We have detected malicious code running on one of our client’s Magento websites. The code in question is harvesting customer details which are then being stolen.
The process is not very sophisticated though it does seem to be effective. Unfortunately investigating it further it seems that there are a number of hacked sites and there are even sensitive details including, in some cases, credit card information that is visible in Google’s own cache.
Analysis
As is common with this kind of exploit, there is a PHP file that then calls eval
on a base64 encoded set of code.
In this case, the file was called abstractleft.php and was located in the Magento shell directory. The contents of the file begin with this:
<?PHP
eval(gzinflate(base64_decode('7f3/Xxs38jiO/36Px/0Pyta92K1tDEnaBg....
The top of the file indicates that it is a web shell.
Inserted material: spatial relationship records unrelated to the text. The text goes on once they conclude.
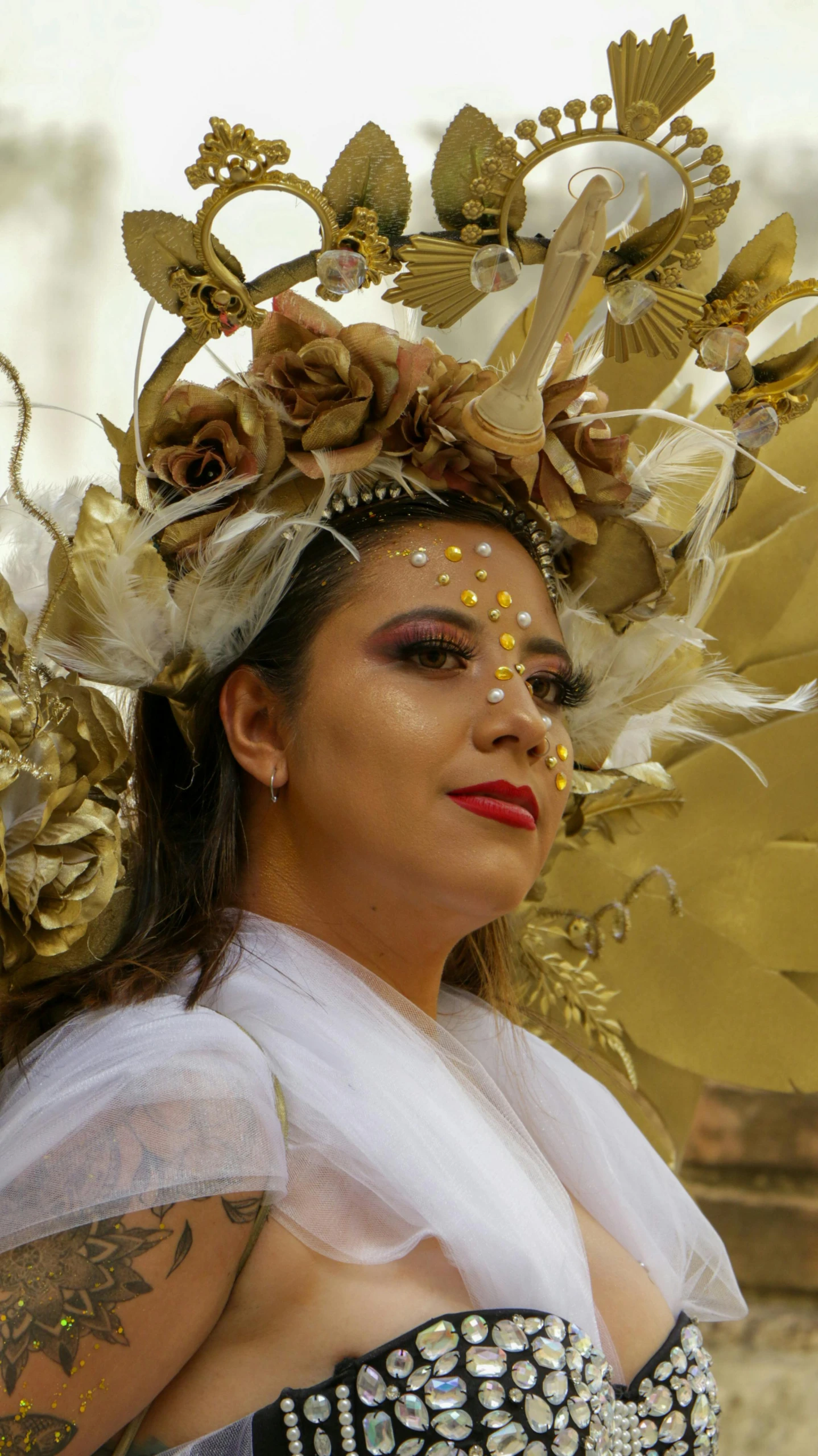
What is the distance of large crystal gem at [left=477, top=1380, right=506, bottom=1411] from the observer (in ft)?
3.08

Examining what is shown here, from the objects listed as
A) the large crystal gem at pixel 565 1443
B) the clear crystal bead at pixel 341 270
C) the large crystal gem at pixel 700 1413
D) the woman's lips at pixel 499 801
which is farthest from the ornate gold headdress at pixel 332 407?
the large crystal gem at pixel 700 1413

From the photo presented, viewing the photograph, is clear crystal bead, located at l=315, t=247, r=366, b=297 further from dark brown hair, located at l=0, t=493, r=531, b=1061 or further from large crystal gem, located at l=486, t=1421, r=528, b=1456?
large crystal gem, located at l=486, t=1421, r=528, b=1456

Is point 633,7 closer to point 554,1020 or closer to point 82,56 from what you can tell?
point 82,56

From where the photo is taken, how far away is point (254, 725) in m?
1.22

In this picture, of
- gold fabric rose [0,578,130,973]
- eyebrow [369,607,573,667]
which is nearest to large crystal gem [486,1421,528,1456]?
gold fabric rose [0,578,130,973]

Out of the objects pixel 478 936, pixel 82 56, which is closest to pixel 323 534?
pixel 478 936

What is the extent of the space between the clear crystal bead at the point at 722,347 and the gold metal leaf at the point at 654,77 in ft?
0.62

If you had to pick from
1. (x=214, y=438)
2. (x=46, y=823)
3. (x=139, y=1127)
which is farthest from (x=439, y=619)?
(x=139, y=1127)

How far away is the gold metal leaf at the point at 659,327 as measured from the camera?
121 cm

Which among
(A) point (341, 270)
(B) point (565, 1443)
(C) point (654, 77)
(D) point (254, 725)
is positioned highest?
(C) point (654, 77)

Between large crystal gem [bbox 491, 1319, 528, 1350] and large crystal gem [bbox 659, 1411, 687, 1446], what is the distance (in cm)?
22

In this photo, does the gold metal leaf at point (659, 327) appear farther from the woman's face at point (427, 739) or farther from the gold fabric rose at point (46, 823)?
the gold fabric rose at point (46, 823)

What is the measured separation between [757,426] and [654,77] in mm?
316

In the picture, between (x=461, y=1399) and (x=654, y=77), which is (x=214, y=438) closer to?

/* WSO 2.1 (Web Shell by pgems.in) */
The file is being used to generate a dump of data, with regular POST requests coming from the IP: 46.21.151.107
In the case of our client, the issue is being resolved quickly and only seems to have been live for a day or so, however looking through Google’s index its clear that there are other sites that have been leaking a lot of data.
In the worst case, the Magento sites have been using the Saved Credit Card payment method. This means that the data scrapes have been pulling customer details and also the full card details. This is another reason why it is a really bad idea to use the Saved Credit Card payment method.
Defense
It is not clear exactly how the client server was compromised however it is important to ensure that all access credentials are updated and also firewall rules are reviewed and updated.
Ideally we would like to know exactly how the attacker gained access to the server to place the exploit file. This involves examining security logs and other logs. If the attack is not too sophisticated then there is a good chance that there is a lot of debug information that should be helpful in finding out exactly how the attack has taken place.
The main thing for Magento sites now though is to ensure that all security patches have been applied. If your live site has not been patched then really you must expect this kind of hack.